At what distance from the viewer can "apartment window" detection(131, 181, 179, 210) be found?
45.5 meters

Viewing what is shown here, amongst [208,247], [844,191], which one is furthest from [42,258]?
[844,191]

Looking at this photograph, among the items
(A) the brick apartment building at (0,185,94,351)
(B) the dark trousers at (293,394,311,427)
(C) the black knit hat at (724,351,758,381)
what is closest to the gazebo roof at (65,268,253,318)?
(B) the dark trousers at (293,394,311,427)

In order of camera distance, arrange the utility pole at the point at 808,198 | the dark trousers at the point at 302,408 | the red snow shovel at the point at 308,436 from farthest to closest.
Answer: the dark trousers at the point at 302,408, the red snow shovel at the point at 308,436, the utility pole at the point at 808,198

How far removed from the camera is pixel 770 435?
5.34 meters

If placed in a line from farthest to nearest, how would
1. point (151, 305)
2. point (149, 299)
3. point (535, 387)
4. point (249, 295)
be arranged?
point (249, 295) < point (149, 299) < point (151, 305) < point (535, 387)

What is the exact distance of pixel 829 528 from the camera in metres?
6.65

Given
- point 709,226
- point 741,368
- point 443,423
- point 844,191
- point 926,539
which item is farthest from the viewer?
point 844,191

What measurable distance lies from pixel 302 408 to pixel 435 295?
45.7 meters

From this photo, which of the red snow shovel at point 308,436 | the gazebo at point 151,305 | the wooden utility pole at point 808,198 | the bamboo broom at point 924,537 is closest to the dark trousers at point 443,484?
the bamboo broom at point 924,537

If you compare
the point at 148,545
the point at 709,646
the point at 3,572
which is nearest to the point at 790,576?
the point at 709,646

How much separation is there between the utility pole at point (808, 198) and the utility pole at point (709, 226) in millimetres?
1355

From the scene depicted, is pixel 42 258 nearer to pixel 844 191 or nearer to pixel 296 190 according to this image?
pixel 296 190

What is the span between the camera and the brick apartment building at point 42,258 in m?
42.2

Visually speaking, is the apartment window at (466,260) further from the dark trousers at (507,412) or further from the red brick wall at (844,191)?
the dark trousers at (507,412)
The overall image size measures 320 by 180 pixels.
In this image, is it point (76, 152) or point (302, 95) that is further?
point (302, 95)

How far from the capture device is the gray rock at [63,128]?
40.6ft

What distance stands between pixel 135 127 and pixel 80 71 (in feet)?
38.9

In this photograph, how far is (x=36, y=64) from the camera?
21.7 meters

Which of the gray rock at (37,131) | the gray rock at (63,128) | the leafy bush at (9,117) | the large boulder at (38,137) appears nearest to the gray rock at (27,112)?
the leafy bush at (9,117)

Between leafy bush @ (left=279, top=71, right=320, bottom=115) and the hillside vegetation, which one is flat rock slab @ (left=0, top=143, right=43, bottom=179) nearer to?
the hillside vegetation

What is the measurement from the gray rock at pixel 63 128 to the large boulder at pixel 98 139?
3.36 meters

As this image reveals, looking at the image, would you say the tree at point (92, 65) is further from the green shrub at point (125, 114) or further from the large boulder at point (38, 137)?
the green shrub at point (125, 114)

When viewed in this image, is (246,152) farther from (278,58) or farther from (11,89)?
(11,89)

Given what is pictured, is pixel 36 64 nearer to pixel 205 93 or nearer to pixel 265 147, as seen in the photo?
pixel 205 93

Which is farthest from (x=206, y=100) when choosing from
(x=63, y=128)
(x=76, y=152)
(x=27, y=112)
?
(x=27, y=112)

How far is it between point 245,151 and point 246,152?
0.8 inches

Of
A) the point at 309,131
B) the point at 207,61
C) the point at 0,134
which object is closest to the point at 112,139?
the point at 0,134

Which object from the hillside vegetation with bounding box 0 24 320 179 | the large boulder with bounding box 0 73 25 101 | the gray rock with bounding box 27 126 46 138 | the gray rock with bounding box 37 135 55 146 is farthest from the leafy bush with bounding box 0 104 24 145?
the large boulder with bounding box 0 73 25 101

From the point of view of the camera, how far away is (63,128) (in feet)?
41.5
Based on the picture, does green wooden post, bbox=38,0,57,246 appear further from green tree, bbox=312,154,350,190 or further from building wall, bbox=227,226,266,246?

**Given request:** Reproduce all of the items above with "black knit hat" replaced by "dark wool cap", leaving everything else unchanged.

**Task response:**
At what distance from the viewer can "apartment window" detection(131, 181, 179, 210) be found?
45.5 meters

Viewing what is shown here, amongst [208,247], [844,191], which one is furthest from [42,258]?
[844,191]

Looking at this photograph, among the items
(A) the brick apartment building at (0,185,94,351)
(B) the dark trousers at (293,394,311,427)
(C) the dark wool cap at (724,351,758,381)
what is closest to the gazebo roof at (65,268,253,318)?
(B) the dark trousers at (293,394,311,427)

In order of camera distance, arrange the utility pole at the point at 808,198 | the dark trousers at the point at 302,408 | the red snow shovel at the point at 308,436 from farthest to closest.
Answer: the dark trousers at the point at 302,408, the red snow shovel at the point at 308,436, the utility pole at the point at 808,198

How far removed from the camera is pixel 770 435?
5.34 meters

If placed in a line from farthest to nearest, how would
1. point (151, 305)
2. point (149, 299)
3. point (535, 387)
4. point (249, 295)
be arranged?
point (249, 295) < point (149, 299) < point (151, 305) < point (535, 387)

What is the exact distance of pixel 829 528 from the camera in metres?
6.65

Given
- point 709,226
- point 741,368
- point 443,423
- point 844,191
- point 926,539
which item is farthest from the viewer?
point 844,191

What measurable distance lies from pixel 302 408 to pixel 435 295?
45.7 meters

From this photo, which of the red snow shovel at point 308,436 | the gazebo at point 151,305 | the wooden utility pole at point 808,198 | the bamboo broom at point 924,537 is closest to the dark trousers at point 443,484?
the bamboo broom at point 924,537

If you compare
the point at 148,545
the point at 709,646
the point at 3,572
which is nearest to the point at 790,576?
the point at 709,646

How much separation is there between the utility pole at point (808, 198) and the utility pole at point (709, 226) in millimetres?
1355

From the scene depicted, is pixel 42 258 nearer to pixel 844 191 or nearer to pixel 296 190 according to this image?
pixel 296 190

What is the span between the camera and the brick apartment building at point 42,258 in m?
42.2

Visually speaking, is the apartment window at (466,260) further from the dark trousers at (507,412) or further from the red brick wall at (844,191)?
the dark trousers at (507,412)
The overall image size measures 320 by 180 pixels.
In this image, is it point (76, 152) or point (302, 95) that is further?
point (302, 95)

How far from the capture device is the gray rock at [63,128]?
40.6ft

What distance stands between pixel 135 127 and pixel 80 71 (in feet)?
38.9

In this photograph, how far is (x=36, y=64) from the camera?
21.7 meters

Which of the gray rock at (37,131) | the gray rock at (63,128) | the leafy bush at (9,117) | the large boulder at (38,137) appears nearest to the gray rock at (27,112)?
the leafy bush at (9,117)

Between leafy bush @ (left=279, top=71, right=320, bottom=115) and the hillside vegetation, which one is flat rock slab @ (left=0, top=143, right=43, bottom=179) nearer to?
the hillside vegetation

What is the measurement from the gray rock at pixel 63 128 to the large boulder at pixel 98 139?
3.36 meters

As this image reveals, looking at the image, would you say the tree at point (92, 65) is further from the green shrub at point (125, 114) or further from the large boulder at point (38, 137)?
the green shrub at point (125, 114)

When viewed in this image, is (246,152) farther from (278,58) or farther from (11,89)?
(11,89)

Given what is pictured, is pixel 36 64 nearer to pixel 205 93 or nearer to pixel 265 147, as seen in the photo?
pixel 205 93

Which is farthest from (x=206, y=100) when choosing from
(x=63, y=128)
(x=76, y=152)
(x=27, y=112)
?
(x=27, y=112)

How far is it between point 245,151 and point 246,152?
0.8 inches

Of
A) the point at 309,131
B) the point at 207,61
C) the point at 0,134
which object is closest to the point at 112,139?
the point at 0,134

Which object from the hillside vegetation with bounding box 0 24 320 179 | the large boulder with bounding box 0 73 25 101 | the gray rock with bounding box 27 126 46 138 | the gray rock with bounding box 37 135 55 146 is farthest from the leafy bush with bounding box 0 104 24 145?
the large boulder with bounding box 0 73 25 101

From the point of view of the camera, how far away is (63,128) (in feet)?
41.5
Based on the picture, does green wooden post, bbox=38,0,57,246 appear further from green tree, bbox=312,154,350,190 or further from building wall, bbox=227,226,266,246?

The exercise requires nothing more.